I stopped to take pictures on a Friday a few weeks ago on my way home from work. There is a pull-off behind the local mall complex and beside a large stream — trout waters, according to a sign hung on a tree streamside. It may as well have been a different world from the one I left behind at work: silent, still, tranquil, and relaxed.
A flock of mallards patrolled the waters until my intrusion startled them into flight. I captured the takeoff, only to discover I had the shutter speed impossibly slow. Their exodus looked more like a mallard-colored grease smear than a flock of ducks. Lesson one: check your camera settings before you leave the car.
Later, a kingfisher swooped by in a brilliant flash of blue, intent on spearing lunch. There was no time to snap a shot or even lift the camera to my eye, only time enough to see its run. Later I spied it off in the distance, perched among the treetops. Lesson two: some things can’t be photographed, only experienced in the moment.
As I scanned the treetops for another chance at the kingfisher, I turned back towards the car ... and stepped into a muskrat hole I never saw. Fortunately, only my heel entered the hole and not my toe. Somehow I managed to stay upright and hang on to my camera. Had I fallen, I could have found myself covered in snow with a broken camera, or worse, a broken leg. Lesson three: maintain awareness of your surroundings, not just your target.
A covered bridge spans the stream, built on stone foundations. Covered bridges are picturesque, but I think they tend to be overdone. I found my eye drawn not to the bridge, but to a beautiful graffiti work of art. A primal, almost tribal fish in blues and reds rose to strike a stylized spray-paint tag. Had I simply dismissed the bridge as overdone, I would have missed the fish. Lesson four: everything is worth a second look from a new angle.
Motion caught my eye from across the water, a flash of grey among the grasses on the far bank. I studied the area carefully, first with my naked eye, then with my telephoto "monster lens," but saw nothing. I took the shot anyway. Later, at home, I zoomed in on the photo to discover a bold little sparrow, his head cocked to the side as if to say, “What are you looking at?” Lesson five: take the shot.

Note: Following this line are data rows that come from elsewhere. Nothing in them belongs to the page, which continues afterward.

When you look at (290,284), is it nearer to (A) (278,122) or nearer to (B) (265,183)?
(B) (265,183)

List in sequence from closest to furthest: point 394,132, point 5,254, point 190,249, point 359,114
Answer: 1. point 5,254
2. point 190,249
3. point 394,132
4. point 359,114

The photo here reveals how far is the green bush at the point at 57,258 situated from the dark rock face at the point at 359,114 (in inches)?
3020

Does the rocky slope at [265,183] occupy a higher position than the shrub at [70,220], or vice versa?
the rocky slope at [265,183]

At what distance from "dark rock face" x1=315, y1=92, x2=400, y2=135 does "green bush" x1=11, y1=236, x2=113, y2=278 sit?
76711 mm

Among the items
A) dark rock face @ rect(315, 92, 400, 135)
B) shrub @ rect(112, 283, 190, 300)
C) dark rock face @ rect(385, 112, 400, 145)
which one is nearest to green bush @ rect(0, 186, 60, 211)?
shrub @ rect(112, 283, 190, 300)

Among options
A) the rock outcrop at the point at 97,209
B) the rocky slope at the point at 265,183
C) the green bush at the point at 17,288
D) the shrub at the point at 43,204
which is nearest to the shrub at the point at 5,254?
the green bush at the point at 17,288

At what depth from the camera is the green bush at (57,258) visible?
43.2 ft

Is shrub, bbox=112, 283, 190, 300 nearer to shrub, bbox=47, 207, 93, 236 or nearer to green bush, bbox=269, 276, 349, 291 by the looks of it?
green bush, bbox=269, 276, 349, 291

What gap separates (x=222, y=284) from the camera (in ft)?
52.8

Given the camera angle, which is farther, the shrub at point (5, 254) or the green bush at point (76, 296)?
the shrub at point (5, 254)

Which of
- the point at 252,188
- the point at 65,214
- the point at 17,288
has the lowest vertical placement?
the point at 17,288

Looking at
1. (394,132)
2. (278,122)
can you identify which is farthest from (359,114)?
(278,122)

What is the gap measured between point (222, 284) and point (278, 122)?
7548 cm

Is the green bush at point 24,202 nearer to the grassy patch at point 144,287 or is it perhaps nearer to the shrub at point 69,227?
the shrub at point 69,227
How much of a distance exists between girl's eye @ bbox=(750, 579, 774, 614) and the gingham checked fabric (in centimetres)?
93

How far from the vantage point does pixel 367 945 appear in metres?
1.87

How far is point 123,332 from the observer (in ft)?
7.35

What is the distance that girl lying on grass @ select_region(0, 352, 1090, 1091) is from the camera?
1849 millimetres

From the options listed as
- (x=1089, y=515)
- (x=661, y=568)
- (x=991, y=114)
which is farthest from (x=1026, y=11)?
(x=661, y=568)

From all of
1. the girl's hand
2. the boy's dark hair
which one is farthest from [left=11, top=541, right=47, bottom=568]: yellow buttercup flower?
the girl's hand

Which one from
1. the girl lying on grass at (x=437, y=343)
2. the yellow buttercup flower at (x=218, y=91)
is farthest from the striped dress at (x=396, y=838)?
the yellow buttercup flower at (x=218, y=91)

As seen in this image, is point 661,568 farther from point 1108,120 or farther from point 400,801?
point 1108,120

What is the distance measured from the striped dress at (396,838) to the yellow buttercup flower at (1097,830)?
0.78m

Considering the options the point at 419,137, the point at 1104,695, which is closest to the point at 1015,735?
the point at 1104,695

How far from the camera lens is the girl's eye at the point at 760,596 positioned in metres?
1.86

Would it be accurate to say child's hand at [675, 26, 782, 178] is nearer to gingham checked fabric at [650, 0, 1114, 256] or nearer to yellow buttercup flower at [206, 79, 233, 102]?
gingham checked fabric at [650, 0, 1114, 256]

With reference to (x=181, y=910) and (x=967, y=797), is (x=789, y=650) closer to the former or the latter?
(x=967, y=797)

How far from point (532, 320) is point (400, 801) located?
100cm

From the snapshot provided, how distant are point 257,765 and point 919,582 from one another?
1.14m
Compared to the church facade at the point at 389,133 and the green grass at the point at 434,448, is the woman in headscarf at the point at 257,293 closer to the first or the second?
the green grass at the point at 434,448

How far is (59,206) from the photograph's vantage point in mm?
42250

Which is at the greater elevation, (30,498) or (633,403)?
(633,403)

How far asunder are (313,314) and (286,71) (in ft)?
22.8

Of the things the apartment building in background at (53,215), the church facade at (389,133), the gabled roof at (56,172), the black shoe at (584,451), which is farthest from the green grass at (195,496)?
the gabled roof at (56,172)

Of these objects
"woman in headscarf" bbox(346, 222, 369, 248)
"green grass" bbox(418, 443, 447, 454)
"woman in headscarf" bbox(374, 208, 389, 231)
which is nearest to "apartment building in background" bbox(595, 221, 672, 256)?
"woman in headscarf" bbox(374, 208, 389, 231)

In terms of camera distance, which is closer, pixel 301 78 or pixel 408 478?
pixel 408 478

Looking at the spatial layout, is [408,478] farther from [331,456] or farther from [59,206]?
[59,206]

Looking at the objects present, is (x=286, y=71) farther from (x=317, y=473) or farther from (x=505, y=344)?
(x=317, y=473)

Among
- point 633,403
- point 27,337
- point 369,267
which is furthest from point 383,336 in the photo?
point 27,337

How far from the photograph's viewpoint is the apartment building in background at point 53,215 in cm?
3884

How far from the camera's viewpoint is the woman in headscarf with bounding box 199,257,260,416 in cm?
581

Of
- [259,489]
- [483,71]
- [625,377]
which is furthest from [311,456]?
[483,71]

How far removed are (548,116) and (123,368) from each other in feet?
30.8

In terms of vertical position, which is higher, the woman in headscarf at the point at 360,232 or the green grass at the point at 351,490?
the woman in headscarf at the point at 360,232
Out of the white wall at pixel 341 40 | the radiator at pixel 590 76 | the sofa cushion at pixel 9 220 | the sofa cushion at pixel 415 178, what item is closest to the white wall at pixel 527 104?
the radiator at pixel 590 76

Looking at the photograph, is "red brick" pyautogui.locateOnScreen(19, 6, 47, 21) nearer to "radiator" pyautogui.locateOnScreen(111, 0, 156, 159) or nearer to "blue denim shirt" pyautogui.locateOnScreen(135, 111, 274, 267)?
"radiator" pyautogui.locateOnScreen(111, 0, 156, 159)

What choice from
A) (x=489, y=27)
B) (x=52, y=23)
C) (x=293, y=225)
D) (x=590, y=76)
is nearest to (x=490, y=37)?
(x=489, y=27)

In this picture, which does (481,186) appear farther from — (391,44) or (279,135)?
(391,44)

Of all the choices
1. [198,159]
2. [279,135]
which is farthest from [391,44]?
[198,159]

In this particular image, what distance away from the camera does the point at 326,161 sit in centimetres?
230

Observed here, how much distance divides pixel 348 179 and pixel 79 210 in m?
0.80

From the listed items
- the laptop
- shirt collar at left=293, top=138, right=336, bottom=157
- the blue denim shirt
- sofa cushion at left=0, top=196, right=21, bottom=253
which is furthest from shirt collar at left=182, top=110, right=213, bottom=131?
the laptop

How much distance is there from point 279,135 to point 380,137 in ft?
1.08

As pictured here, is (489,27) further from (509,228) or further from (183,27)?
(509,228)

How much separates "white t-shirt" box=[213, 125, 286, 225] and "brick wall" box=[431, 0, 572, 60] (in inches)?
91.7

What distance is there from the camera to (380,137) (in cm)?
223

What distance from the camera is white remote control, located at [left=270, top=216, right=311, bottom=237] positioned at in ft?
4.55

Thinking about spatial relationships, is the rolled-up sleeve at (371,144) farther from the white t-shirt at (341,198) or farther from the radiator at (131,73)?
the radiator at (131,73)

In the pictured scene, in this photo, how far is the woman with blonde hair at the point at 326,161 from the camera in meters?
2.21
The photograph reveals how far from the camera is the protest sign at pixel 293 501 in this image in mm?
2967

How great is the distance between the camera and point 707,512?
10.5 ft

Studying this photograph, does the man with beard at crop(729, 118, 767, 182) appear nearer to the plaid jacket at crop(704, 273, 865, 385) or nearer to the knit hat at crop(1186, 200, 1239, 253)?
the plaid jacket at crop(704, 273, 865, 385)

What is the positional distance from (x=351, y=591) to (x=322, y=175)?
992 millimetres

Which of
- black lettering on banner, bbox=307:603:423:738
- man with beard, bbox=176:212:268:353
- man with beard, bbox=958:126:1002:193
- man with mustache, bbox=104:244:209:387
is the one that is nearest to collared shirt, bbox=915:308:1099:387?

More movement and rustling drew my attention to another sparrow scratching for his supper among the fallen leaves on my side of the stream. He hopped and scratched vigorously, shifting constantly as I snapped a dozen or so pictures. The angle wasn’t always ideal, but the session yielded one shot mid-scratch and another mid-stretch, his wings at half-mast. Lesson six: keep shooting.
By this point my fingers were numb, and my camera’s battery was flashing empty. While I had another battery in my pocket, I was ready for some warmth and a coffee. Six lessons were enough for one day. I’ll be back, maybe when the weather turns warmer and things green up a bit.